The new policies were the result of pressure by border communities and lawmakers who asked that an end be put to the wave of incidents involving firearms and Border Patrol agents, which have resulted in the deaths of about 20 people since 2010, coalition director Christian Ramirez told Efe.
“The key moment in this process of raising awareness occurred in 2012 after a ... video was publicly released that documented the beating and death of San Diego resident Anastacio Rojas, 42, the father of five children, who was beaten in May 2010 by more than a dozen Border Patrol agents when he was going to be deported to Mexico,” Ramirez said.
The video, aired on PBS, showed how Rojas was beaten “while he was lying face down, handcuffed, at the same time that he was subjected four times to the impact of a taser without any regard for the fact that he was begging for his life, dying of a heart attack,” he said.
The co-president of the coalition, Andrea Guerrero, told Efe that activists will continue “with our advocacy to ensure ourselves that words are transformed into deeds.”

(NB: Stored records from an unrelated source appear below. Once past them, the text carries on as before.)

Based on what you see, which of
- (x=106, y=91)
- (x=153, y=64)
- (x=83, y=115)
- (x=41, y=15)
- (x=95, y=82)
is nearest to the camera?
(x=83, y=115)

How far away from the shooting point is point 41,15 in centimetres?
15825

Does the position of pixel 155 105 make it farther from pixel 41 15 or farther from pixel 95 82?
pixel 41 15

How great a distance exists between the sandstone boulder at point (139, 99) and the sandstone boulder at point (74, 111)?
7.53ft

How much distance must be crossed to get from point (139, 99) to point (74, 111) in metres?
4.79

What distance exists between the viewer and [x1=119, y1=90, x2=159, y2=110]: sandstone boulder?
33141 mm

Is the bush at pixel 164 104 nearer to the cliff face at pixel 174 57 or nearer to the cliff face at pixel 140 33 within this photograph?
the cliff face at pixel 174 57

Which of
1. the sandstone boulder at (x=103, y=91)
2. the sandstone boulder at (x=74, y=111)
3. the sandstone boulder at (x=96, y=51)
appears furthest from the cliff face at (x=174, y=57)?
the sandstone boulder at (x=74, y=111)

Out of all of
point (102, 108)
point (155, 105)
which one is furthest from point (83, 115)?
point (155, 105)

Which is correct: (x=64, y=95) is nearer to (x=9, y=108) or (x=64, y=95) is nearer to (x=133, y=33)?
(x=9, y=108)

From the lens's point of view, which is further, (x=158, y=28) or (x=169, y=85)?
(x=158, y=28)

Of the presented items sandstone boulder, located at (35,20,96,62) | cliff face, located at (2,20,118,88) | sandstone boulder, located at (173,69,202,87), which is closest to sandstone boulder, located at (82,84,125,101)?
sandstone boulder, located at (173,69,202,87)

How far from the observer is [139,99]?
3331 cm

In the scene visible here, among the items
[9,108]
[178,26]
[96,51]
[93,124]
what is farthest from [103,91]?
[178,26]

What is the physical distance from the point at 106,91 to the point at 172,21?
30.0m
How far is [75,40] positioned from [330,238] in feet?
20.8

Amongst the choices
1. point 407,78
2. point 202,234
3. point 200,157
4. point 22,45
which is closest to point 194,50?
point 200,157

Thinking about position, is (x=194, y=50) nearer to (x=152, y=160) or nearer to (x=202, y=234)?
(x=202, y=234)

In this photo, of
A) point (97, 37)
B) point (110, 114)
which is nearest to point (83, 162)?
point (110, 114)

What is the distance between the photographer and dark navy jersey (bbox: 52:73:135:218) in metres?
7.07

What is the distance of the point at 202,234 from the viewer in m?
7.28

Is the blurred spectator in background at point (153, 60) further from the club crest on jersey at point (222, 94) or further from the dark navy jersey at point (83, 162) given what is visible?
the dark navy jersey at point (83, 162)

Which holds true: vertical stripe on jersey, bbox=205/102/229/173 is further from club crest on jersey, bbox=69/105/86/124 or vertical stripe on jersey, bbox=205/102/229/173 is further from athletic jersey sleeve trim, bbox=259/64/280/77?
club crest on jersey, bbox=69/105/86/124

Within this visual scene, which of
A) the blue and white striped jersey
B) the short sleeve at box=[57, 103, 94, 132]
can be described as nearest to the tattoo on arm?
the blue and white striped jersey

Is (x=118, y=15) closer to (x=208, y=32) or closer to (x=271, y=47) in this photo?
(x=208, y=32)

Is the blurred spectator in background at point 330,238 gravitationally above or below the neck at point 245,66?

The announcement about the changes in the use of force policy occurred on the same day that a delegation of representatives from the border communities, including law enforcement personnel, businessmen, religious and community leaders met with top-level White House and Border Patrol officials, Guerrero said.
The attention brought by the Rojas case allowed five other incidents in which Border Patrol agents shot and killed people while they were on the Mexican side of the frontier to make it to the national level.